The FDA appears to have first given the news of its denial to the brother of ImClone CEO Samuel Waksal on December 25. The bad news initiated a $19 million selloff of stock by employees and associates of ImClone beginning on December 26. (ImClone’s share price had hovered around $30 in March of 2001 before increasing about 133 percent, to $70, by December.)  

On December 27, two of Waksal’s daughters, his father and sister, and his ex-girlfriend, Martha Stewart, all sold their ImClone stock. Stewart successfully sold 3,928 shares; Waksal himself attempted to sell about 80,000 but was prevented from doing so by two different brokerages. Waksal was arrested by the FBI on June 12; he was released after posting $10 million bail.

Stewart moved off the federal radar in April, when she told the FBI that she had an oral “stop-loss” agreement with her Merrill Lynch broker (and former ImClone employee), Peter Bacanovic. Bacanovic backed up Stewart’s story that there was an unwritten stop-loss agreement in place to execute sales of Stewart’s ImClone holdings should ImClone’s share price dip below $60.

- MATERIAL
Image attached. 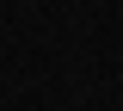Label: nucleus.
Wrapping results in <instances>:
<instances>
[]
</instances>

- LIST OF TASKS
• a. Reproduce the ImClone passage word for word, beginning at the words "On December 27, two" and stopping after "dip below $60.".
• b. Resume the account of the ImClone stock sales right after its final sentence.

- ANSWERS BY TASK
• a.
On December 27, two of Waksal’s daughters, his father and sister, and his ex-girlfriend, Martha Stewart, all sold their ImClone stock. Stewart successfully sold 3,928 shares; Waksal himself attempted to sell about 80,000 but was prevented from doing so by two different brokerages. Waksal was arrested by the FBI on June 12; he was released after posting $10 million bail.

Stewart moved off the federal radar in April, when she told the FBI that she had an oral “stop-loss” agreement with her Merrill Lynch broker (and former ImClone employee), Peter Bacanovic. Bacanovic backed up Stewart’s story that there was an unwritten stop-loss agreement in place to execute sales of Stewart’s ImClone holdings should ImClone’s share price dip below $60.

• b.
This all changed on June 21 when Bacanovic’s assistant, Douglas Faneuil, denied the existence of even an oral stop-loss agreement between Stewart and Bacanovic. Federal investigators now have their sights set on Stewart for possibly lying to the FBI.  “We’re going to keep dogging her,” one investigator told Newsweek, even as Stewart will continue to muster evidence of the existence of such oral orders.

Waksal and Stewart might come to regret that they didn’t have the savvy of some executives at Apple Computer. It turns out that six Apple executives, led by Apple CFO Fred Anderson, sold almost 2 million shares of Apple stock worth about $49 million between April 22 and May 31 of this year. The last of these sales came almost three weeks before Apple’s June 18 warning that its second-quarter revenue would not meet expectations.  

After the revenue news, Apple’s share price fell from roughly $24 to $17. Not surprisingly, this wasn’t the first time such questionable sales took place at Apple. Three of the same executives who participated in this year’s selloff  (along with the senior vice president of hardware engineering) sold about 370,000 shares for more than $21 million back in August 2000.  

This selloff conveniently took place before a Sept. 28, 2000, earnings warning. The stock’s price fell from $53.50 to $25.75 after the Sept. 28 warning. What likely saved the Apple executives from a lot of grief is that they were careful not to push the envelope too far. No obvious selloff occurred before a December 5, 2000, earnings warning. During all of 2001, relatively few sales took place.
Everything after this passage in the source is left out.